Oltre al piacere delle giornate più lunghe, lo spostamento orario rappresenta una vera e propria boccata d'ossigeno per l'economia nazionale. Secondo le proiezioni di Terna, nei sette mesi di vigenza dell'ora legale (fino al 25 ottobre 2026), l'Italia consumerà circa 302 milioni di kilowattora in meno.

In termini economici, il risparmio per il sistema elettrico è stimato in circa 80 milioni di euro. Per dare un'idea della portata, questa energia equivale al fabbisogno annuo di ben 115.000 famiglie. Non meno importante è l'impatto ecologico: grazie al minor ricorso all'illuminazione artificiale, si eviterà l'immissione in atmosfera di 142.000 tonnellate di CO₂.

Mentre i dispositivi digitali si aggiorneranno automaticamente, il dibattito politico sembra intenzionato a fermare definitivamente il movimento delle lancette. Lo scorso 11 marzo 2026, la Commissione Attività Produttive della Camera ha avviato un'indagine conoscitiva per valutare l'introduzione dell'ora legale per tutto l'anno.

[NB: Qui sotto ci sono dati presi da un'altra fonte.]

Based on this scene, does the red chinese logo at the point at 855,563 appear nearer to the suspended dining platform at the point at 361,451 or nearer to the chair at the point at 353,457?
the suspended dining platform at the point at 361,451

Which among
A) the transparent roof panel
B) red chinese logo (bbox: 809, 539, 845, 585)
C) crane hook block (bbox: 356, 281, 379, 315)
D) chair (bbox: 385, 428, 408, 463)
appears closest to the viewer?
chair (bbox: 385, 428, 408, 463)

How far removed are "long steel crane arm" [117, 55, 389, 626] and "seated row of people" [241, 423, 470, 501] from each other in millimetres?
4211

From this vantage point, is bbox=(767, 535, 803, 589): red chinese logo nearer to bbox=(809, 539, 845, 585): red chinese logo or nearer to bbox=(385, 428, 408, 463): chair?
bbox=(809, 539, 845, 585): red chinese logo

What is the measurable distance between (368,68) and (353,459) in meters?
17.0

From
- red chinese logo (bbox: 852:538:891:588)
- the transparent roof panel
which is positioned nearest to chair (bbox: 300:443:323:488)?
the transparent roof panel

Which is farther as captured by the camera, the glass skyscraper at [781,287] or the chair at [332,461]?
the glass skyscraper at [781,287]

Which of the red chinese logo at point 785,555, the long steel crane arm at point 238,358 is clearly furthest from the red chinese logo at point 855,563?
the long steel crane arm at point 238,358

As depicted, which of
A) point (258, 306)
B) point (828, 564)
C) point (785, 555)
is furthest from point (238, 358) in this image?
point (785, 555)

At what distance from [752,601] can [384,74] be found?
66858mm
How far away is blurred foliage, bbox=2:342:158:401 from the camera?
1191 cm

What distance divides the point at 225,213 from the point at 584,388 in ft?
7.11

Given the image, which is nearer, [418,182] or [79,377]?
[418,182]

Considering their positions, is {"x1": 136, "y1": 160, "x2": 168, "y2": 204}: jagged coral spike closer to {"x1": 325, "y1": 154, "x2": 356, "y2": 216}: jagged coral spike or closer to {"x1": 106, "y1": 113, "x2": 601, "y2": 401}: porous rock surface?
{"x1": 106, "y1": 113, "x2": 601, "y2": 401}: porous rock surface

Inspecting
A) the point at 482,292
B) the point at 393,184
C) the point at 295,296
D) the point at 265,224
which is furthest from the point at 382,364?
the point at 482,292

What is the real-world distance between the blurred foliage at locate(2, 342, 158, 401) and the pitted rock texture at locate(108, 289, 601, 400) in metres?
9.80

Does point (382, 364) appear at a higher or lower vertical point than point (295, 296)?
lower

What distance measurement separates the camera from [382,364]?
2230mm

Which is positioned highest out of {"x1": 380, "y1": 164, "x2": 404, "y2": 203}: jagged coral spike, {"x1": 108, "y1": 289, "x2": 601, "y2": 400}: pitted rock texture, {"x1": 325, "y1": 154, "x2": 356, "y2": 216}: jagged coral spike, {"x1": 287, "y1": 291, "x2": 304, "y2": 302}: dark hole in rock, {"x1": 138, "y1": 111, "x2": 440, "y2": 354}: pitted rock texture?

La proposta, che ha raccolto oltre 352.000 firme ed è sostenuta dalla Società Italiana di Medicina Ambientale (SIMA) e da diverse associazioni di consumatori, punta a eliminare il fastidioso "effetto jet lag" stagionale e a massimizzare i benefici energetici. I risultati di questa indagine sono attesi per il 30 giugno 2026 e potrebbero segnare la fine del doppio cambio annuale, rendendo l'orario estivo lo standard definitivo per l'Italia.